The bell rang downstairs, making her jump, even though she had been expecting it. Slipping the S&W into her waistband at the small of her back, she left her bedroom and descended the polished wood stairs to the front door. Through the diamonds of translucent yellow glass, she could see the silhouettes of the two men, both so important to her throughout her adult life.

With a slow exhalation of breath, she grabbed the brass handle, painted a smile on her face, opened the door.

“Hello, Anne.” The Old Man seemed to reflect her own lacquered smile back at her. “I’m sorry to disturb you at home, but something rather pressing . . .” At this point he faltered.

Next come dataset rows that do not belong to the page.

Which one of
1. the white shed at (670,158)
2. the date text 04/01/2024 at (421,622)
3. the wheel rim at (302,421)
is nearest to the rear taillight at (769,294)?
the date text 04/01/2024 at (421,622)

“It’s no bother at all,” Anne replied. “I could use the company.”

She stepped back, and they entered the small marble-floored vestibule. A spray of hothouse lilies rose from a slender cloisonnй vase on a small oval table with delicate cabriolet legs. She led them into the living room with its facing silk-covered sofas on either side of a red-veined white-stone fireplace, above which was a wooden mantelpiece. Anne offered them a seat, but everyone seemed inclined to remain standing. The men did not take off their coats.

She dared not look at Jamil’s face for fear of what she might find there. On the other hand, the Old Man’s face was no bargain. It was drained of blood, the skin hanging loosely on the bones. When had he grown so old? she wondered. Where had the time gone? It seemed like just yesterday that she had been a wild child at college in London, with nothing ahead of her but a bright, endless future.

“I expect you’d like some tea,” she said to his mummy’s face. “And I have a tin of your favorite ginger biscuits in the larder.” But her attempt to retain a degree of normalcy fell flat.

“Nothing, thank you, Anne,” the
DCI
said. “For either of us.” He looked truly pained now, as if he was fighting the effects of a kidney stone or a tumor. He took from his overcoat a rolled-up dossier. Spreading it out on one of the soft sofa backs, he said, “I’m afraid we’ve been presented with something of an unpleasant realization.” His forefinger moved over the computer printout as if it were a Ouija board. “We know, Anne.”